Crowd: *cheers wildly*
[magic school bus]
KID: where are we going today
MS. FRIZZLE: the zoo
KID: but last week we went to SPACE
MS. FRIZZLE: im hungover, children
DISNEY EXEC: So we’re going to remake 101 Dalmatians
ME: *hand shoots up*
EXEC: NOT with velociraptors
ME: *hand drops down*
6-year-old: Why do I have to share a room?
Me: It could be worse. Harry Potter slept in a cupboard under the stairs.
6: Yeah. By himself.
“Finally there’s Whatsapp stories!” – said no one ever
[1917]
allied soldier: my god this world war 1 is horrible
another soldier: wait, why did u call it that- are we gonna do this AGAIN
My 6 y/o and I are pretending to be on the show Alone. We each get to pick 10 survival items. My first item is coffee and his is a whoopee cushion. I think we’re ready for the real show.

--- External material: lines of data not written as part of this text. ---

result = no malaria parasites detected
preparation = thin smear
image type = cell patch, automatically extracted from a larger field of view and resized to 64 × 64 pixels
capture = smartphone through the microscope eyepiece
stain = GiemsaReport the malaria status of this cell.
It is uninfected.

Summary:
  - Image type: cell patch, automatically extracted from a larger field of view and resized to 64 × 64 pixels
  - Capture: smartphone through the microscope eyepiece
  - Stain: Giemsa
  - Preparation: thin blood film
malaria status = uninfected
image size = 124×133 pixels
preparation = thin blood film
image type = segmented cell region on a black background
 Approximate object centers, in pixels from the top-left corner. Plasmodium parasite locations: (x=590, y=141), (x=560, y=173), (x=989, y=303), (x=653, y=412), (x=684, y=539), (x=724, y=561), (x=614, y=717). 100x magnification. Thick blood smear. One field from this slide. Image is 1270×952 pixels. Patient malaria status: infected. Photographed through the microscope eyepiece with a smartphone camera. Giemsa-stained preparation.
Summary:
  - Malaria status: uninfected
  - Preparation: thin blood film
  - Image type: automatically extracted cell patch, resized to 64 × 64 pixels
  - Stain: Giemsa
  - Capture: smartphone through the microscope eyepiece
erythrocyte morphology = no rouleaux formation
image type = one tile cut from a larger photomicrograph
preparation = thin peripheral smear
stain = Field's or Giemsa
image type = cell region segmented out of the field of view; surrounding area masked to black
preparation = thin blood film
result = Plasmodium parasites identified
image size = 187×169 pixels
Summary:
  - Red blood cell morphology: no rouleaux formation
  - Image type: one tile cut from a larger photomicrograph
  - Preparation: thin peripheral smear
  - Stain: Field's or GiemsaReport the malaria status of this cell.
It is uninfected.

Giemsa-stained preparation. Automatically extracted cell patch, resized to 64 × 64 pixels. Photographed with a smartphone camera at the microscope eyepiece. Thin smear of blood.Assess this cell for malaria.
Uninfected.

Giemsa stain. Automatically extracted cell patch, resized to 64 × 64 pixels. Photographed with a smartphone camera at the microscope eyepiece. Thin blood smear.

[reviewing security cam footage to see what’s eating out of my trash at night] mother of god it’s me
#rubbishjokes
Noah’s diary – 39th day:“The dragon pie was really scrumptious.”
why are bouquets only for flowers? why not a bouquet of hot dogs. or a bouquet of hot dogs with ketchup. or a bouquet of hot dogs with musta
Why aren’t you flourishing? Flourish, you piece of shit.
Sometimes I lay in bed awake at night thinking, how did Skeletor from He-Man speak perfectly without lips or a tongue
My dog peed in his pool and then laid down in it and I thought that was awful until I remembered my last trip to the lake.